### Stated exercise:
Write out the lines of the material below as a numbered list, from the line containing "What distance from the camera is" through the line containing "5. bbox=(231, 215, 254, 251): lantern", and leave out any blank lines.

### Exercise materials:
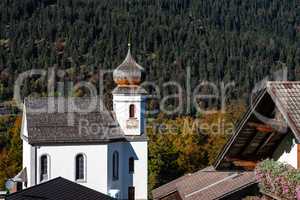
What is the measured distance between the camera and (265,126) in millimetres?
8805

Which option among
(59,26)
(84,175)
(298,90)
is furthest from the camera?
(59,26)

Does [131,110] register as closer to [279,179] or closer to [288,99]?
[279,179]

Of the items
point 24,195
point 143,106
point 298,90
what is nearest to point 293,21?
point 143,106

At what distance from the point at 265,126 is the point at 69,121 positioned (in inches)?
1245

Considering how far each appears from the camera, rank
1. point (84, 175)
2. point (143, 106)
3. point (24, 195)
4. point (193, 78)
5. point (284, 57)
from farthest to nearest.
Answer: point (284, 57), point (193, 78), point (143, 106), point (84, 175), point (24, 195)

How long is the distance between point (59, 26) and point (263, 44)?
160ft

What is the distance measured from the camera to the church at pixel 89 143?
127 feet

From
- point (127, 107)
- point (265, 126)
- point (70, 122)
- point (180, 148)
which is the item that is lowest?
point (180, 148)

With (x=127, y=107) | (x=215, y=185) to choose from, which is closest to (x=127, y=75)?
(x=127, y=107)

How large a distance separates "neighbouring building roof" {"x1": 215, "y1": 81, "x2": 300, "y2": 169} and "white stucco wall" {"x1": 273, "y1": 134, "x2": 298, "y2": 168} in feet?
0.20

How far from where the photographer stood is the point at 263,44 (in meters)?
167

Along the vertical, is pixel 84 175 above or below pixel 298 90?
below

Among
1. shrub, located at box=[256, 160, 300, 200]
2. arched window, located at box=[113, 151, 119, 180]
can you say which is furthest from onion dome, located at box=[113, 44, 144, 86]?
shrub, located at box=[256, 160, 300, 200]

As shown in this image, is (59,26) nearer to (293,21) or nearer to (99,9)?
(99,9)
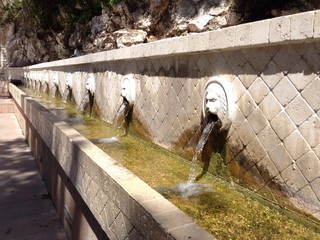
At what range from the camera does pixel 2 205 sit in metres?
5.42

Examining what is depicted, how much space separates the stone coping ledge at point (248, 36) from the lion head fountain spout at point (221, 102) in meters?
0.36

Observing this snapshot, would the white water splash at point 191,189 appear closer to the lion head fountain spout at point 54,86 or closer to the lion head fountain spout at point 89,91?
the lion head fountain spout at point 89,91

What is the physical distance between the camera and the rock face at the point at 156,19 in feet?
29.4

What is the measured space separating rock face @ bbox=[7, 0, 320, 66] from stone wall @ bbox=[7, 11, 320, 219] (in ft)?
20.3

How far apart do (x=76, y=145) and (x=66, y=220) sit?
6.19 ft

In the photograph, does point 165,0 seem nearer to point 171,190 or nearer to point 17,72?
point 171,190

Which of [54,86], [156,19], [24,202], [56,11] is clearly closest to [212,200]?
[24,202]

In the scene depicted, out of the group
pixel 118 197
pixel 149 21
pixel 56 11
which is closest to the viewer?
pixel 118 197

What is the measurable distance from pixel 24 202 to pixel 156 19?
28.9 ft

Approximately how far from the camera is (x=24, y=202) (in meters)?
5.59

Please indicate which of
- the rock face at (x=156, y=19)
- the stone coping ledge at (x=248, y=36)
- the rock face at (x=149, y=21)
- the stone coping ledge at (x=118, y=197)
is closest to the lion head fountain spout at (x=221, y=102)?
the stone coping ledge at (x=248, y=36)

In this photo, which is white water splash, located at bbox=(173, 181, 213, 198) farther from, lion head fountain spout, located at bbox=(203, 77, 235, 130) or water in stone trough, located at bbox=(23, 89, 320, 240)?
lion head fountain spout, located at bbox=(203, 77, 235, 130)

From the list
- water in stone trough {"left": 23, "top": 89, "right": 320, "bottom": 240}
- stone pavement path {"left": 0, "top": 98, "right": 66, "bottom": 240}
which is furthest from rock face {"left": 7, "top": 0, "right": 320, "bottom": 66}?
water in stone trough {"left": 23, "top": 89, "right": 320, "bottom": 240}

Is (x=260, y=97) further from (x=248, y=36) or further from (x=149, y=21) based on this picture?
(x=149, y=21)
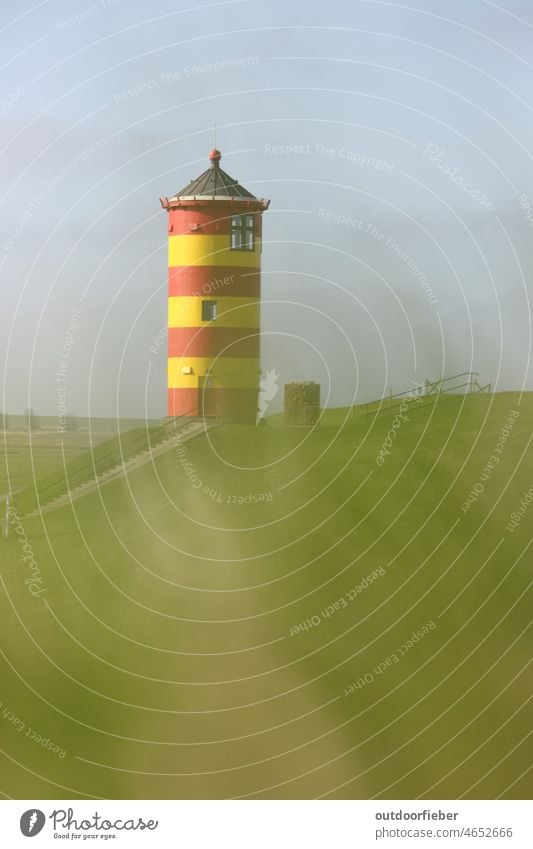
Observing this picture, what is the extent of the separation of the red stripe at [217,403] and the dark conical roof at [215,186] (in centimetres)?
564

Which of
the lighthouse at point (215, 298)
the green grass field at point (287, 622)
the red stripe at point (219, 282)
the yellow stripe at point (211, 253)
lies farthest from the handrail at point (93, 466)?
the yellow stripe at point (211, 253)

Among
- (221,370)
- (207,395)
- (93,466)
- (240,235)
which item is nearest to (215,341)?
(221,370)

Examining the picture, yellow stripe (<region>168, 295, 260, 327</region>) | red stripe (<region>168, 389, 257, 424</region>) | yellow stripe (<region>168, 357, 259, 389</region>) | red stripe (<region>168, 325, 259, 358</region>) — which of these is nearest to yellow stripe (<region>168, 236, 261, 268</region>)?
yellow stripe (<region>168, 295, 260, 327</region>)

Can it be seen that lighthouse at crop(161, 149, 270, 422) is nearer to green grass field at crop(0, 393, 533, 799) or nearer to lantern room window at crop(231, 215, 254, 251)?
lantern room window at crop(231, 215, 254, 251)

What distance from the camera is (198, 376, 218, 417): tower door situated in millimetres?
45131

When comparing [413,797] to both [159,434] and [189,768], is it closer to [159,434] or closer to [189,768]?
[189,768]

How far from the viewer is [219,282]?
45.0m

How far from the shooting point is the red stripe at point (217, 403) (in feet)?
148

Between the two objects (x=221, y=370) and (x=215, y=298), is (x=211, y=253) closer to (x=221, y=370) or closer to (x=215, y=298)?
(x=215, y=298)

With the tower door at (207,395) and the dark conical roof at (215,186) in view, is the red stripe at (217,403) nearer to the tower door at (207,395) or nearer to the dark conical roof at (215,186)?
the tower door at (207,395)

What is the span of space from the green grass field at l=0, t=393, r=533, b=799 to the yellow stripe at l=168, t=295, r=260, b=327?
3.60 metres

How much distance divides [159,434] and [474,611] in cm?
1337

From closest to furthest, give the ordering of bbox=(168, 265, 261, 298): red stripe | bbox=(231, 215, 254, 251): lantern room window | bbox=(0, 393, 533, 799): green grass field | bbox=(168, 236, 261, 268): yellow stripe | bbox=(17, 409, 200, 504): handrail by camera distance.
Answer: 1. bbox=(0, 393, 533, 799): green grass field
2. bbox=(17, 409, 200, 504): handrail
3. bbox=(168, 265, 261, 298): red stripe
4. bbox=(168, 236, 261, 268): yellow stripe
5. bbox=(231, 215, 254, 251): lantern room window

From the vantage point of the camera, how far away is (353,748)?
107 feet
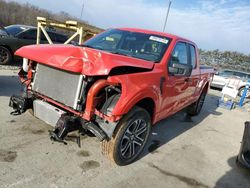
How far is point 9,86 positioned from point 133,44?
388cm

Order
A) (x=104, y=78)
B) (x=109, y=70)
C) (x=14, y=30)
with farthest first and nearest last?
1. (x=14, y=30)
2. (x=104, y=78)
3. (x=109, y=70)

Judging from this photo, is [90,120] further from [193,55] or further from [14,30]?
[14,30]

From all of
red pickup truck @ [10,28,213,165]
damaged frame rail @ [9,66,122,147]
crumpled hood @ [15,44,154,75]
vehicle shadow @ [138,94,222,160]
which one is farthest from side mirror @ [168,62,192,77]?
vehicle shadow @ [138,94,222,160]

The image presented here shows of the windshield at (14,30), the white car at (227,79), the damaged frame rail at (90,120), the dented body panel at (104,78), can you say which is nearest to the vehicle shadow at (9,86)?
the dented body panel at (104,78)

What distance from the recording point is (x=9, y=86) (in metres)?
6.31

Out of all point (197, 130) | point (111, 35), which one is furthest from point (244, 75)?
point (111, 35)

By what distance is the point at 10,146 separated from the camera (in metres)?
3.49

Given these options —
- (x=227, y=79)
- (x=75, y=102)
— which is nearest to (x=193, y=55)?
(x=75, y=102)

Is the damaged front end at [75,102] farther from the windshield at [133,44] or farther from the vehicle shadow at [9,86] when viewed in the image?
the vehicle shadow at [9,86]

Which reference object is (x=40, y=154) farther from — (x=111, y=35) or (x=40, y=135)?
(x=111, y=35)

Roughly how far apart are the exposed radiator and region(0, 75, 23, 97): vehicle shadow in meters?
2.53

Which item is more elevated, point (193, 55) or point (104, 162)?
point (193, 55)

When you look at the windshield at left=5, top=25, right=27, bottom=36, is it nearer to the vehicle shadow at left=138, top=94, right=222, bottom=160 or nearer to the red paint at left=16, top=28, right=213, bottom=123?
the red paint at left=16, top=28, right=213, bottom=123

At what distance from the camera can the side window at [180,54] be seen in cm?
411
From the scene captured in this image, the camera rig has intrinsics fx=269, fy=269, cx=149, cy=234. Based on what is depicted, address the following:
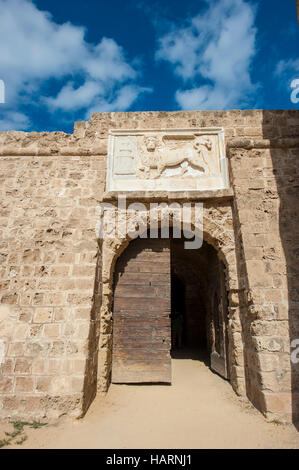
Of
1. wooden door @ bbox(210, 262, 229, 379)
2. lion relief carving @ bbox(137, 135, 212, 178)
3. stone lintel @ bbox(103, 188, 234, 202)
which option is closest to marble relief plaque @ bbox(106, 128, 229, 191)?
lion relief carving @ bbox(137, 135, 212, 178)

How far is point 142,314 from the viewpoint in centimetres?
441

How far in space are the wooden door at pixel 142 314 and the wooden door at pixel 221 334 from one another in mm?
932

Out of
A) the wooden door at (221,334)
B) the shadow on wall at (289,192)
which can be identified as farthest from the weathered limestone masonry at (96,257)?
the wooden door at (221,334)

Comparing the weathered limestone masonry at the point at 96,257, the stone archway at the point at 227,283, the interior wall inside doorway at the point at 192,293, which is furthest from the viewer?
the interior wall inside doorway at the point at 192,293

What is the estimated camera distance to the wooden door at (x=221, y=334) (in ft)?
14.6

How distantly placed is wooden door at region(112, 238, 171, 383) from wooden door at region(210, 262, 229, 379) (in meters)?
0.93

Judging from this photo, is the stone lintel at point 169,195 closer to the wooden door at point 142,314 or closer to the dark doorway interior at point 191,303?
the wooden door at point 142,314

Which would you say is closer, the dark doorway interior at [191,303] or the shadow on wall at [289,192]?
the shadow on wall at [289,192]

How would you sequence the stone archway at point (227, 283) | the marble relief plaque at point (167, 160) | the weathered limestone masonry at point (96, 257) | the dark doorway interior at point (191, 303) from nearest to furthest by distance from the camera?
the weathered limestone masonry at point (96, 257), the stone archway at point (227, 283), the marble relief plaque at point (167, 160), the dark doorway interior at point (191, 303)

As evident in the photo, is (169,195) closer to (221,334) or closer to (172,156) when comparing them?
(172,156)

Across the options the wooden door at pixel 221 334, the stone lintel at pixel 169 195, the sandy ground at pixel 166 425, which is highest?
the stone lintel at pixel 169 195

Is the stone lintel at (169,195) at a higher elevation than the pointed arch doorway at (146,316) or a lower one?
higher

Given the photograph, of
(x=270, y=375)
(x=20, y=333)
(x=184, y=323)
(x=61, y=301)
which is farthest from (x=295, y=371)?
(x=184, y=323)

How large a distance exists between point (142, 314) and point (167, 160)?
2.58 m
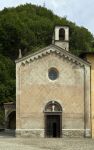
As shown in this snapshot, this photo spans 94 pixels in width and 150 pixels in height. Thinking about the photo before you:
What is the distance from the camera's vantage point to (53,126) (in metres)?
39.6

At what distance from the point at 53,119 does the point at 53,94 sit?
2.19m

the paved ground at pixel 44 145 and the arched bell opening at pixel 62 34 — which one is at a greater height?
the arched bell opening at pixel 62 34

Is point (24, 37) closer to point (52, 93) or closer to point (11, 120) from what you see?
point (11, 120)

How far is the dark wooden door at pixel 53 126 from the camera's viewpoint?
128 ft

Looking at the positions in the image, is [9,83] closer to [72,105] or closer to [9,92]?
[9,92]

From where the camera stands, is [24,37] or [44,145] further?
[24,37]

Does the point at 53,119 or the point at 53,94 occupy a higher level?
the point at 53,94

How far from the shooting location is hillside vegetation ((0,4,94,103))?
69500 mm

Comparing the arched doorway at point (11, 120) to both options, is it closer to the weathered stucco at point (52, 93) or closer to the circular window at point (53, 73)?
the weathered stucco at point (52, 93)

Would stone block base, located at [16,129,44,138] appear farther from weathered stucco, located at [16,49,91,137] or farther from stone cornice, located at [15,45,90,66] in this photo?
stone cornice, located at [15,45,90,66]

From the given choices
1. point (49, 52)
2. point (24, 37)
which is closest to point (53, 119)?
point (49, 52)

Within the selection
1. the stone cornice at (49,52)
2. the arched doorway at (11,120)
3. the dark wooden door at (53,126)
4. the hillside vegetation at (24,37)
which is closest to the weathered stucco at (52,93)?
the stone cornice at (49,52)

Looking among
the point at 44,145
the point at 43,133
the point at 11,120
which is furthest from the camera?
the point at 11,120

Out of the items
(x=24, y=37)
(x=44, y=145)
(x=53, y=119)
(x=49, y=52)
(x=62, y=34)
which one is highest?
(x=24, y=37)
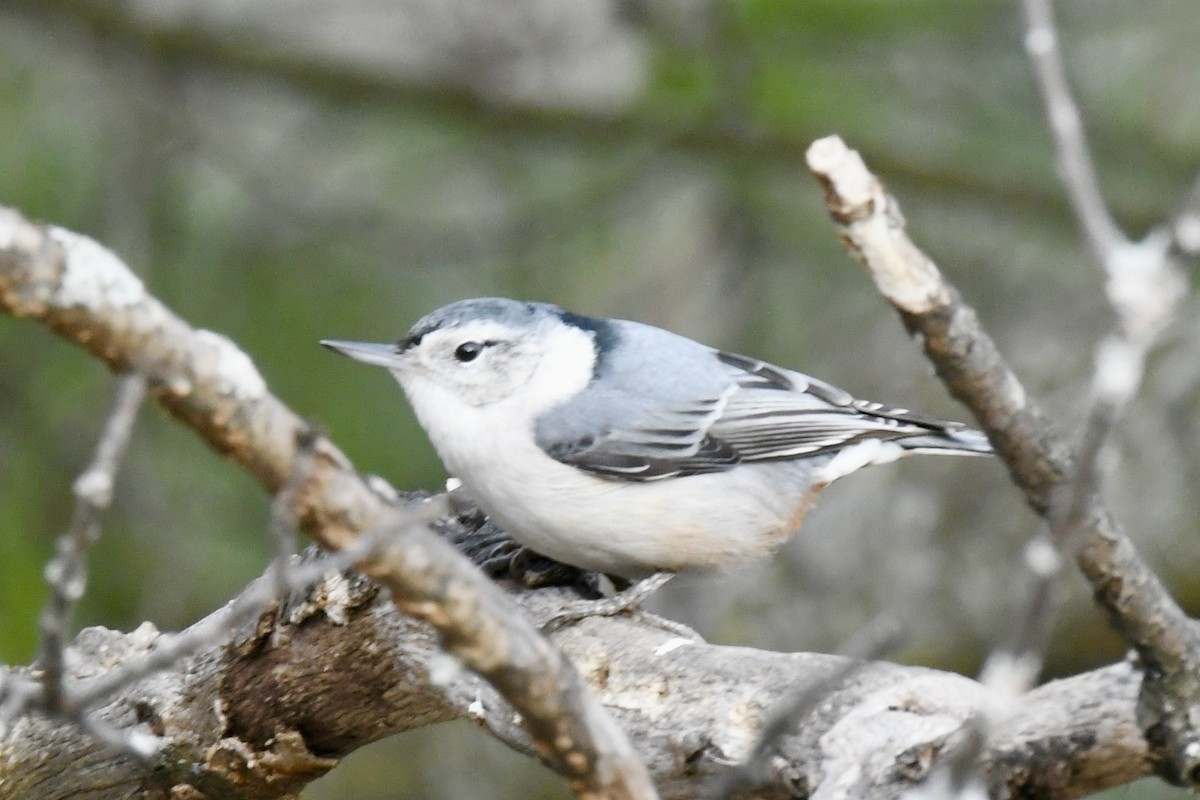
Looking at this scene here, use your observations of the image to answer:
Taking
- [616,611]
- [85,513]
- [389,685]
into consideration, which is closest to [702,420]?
[616,611]

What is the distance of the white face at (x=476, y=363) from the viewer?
2631 mm

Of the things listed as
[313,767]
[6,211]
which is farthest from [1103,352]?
[313,767]

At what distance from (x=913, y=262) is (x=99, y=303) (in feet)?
2.29

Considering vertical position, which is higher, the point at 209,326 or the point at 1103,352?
the point at 209,326

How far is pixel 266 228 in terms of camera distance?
160 inches

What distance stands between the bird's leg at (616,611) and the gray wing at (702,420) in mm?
327

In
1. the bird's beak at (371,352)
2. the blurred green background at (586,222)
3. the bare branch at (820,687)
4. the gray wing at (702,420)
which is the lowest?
the bare branch at (820,687)

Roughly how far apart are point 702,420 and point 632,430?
14cm

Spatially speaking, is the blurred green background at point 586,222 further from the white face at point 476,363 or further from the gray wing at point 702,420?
the white face at point 476,363

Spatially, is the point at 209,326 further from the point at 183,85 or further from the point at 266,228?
the point at 183,85

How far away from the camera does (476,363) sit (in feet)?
8.71

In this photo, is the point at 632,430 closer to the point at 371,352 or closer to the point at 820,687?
the point at 371,352

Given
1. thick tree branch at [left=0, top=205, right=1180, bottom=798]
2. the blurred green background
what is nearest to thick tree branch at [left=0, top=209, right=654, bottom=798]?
thick tree branch at [left=0, top=205, right=1180, bottom=798]

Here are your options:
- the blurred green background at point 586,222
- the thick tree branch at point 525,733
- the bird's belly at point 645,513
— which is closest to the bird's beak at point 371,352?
the bird's belly at point 645,513
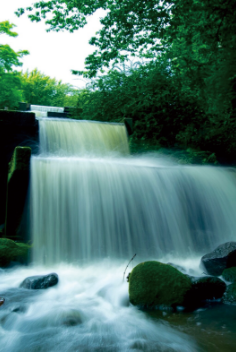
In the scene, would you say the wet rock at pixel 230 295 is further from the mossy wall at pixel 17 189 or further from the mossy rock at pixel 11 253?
the mossy wall at pixel 17 189

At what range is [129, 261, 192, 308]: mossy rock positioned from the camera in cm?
388

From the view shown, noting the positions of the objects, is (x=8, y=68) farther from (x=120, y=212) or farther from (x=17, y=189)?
(x=120, y=212)

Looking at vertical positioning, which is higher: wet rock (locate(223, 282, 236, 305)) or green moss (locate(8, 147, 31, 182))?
green moss (locate(8, 147, 31, 182))

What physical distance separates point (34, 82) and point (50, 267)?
3298 centimetres

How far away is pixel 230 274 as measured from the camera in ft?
15.4

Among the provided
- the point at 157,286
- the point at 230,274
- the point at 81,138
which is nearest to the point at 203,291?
the point at 157,286

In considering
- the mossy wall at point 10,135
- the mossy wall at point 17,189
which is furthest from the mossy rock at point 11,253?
the mossy wall at point 10,135

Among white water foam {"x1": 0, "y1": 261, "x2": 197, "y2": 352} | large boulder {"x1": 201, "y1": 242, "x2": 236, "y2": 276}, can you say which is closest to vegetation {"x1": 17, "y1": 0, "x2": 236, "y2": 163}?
large boulder {"x1": 201, "y1": 242, "x2": 236, "y2": 276}

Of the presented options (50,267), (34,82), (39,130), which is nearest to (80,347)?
(50,267)

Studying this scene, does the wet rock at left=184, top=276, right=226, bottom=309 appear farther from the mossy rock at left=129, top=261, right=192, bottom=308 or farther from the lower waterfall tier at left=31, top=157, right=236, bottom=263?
the lower waterfall tier at left=31, top=157, right=236, bottom=263

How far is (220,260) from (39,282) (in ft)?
10.2

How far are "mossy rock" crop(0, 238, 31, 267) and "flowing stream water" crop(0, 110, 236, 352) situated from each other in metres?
0.20

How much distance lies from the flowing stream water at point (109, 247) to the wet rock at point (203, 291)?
0.18 metres

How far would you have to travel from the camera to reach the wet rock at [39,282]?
4496 millimetres
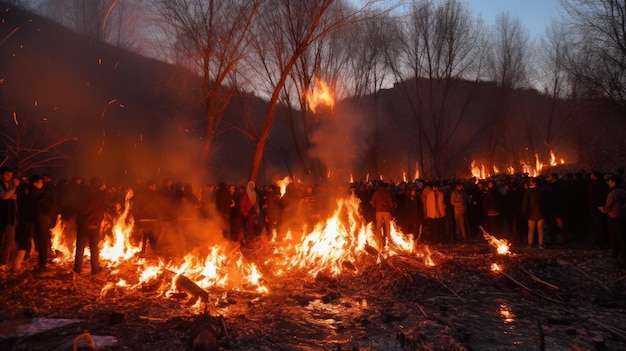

### Expected answer:
1. What distance from the camera is (198, 376, 218, 417): tower door situated in millimetres?
2. 45131
3. When comparing [413,797] to both [159,434] and [189,768], is it closer to [159,434] or closer to [189,768]?
4. [189,768]
5. How far from the viewer is [219,282]?
6. 45.0m
7. How far from the shooting point is the red stripe at point (217, 403) (in feet)?
8. 148
9. Between the two objects (x=221, y=370) and (x=215, y=298), is (x=211, y=253) closer to (x=221, y=370) or closer to (x=215, y=298)?
10. (x=215, y=298)
11. With the tower door at (207,395) and the dark conical roof at (215,186) in view, is the red stripe at (217,403) nearer to the tower door at (207,395) or nearer to the dark conical roof at (215,186)?
12. the tower door at (207,395)
13. What is the span of space from the green grass field at l=0, t=393, r=533, b=799 to the yellow stripe at l=168, t=295, r=260, b=327?
14. 3.60 metres
15. How much distance divides [159,434] and [474,611] in cm?
16. 1337
17. From closest to furthest, give the ordering of bbox=(168, 265, 261, 298): red stripe | bbox=(231, 215, 254, 251): lantern room window | bbox=(0, 393, 533, 799): green grass field | bbox=(168, 236, 261, 268): yellow stripe | bbox=(17, 409, 200, 504): handrail by camera distance.
18. Answer: 1. bbox=(0, 393, 533, 799): green grass field
19. 2. bbox=(17, 409, 200, 504): handrail
20. 3. bbox=(168, 265, 261, 298): red stripe
21. 4. bbox=(168, 236, 261, 268): yellow stripe
22. 5. bbox=(231, 215, 254, 251): lantern room window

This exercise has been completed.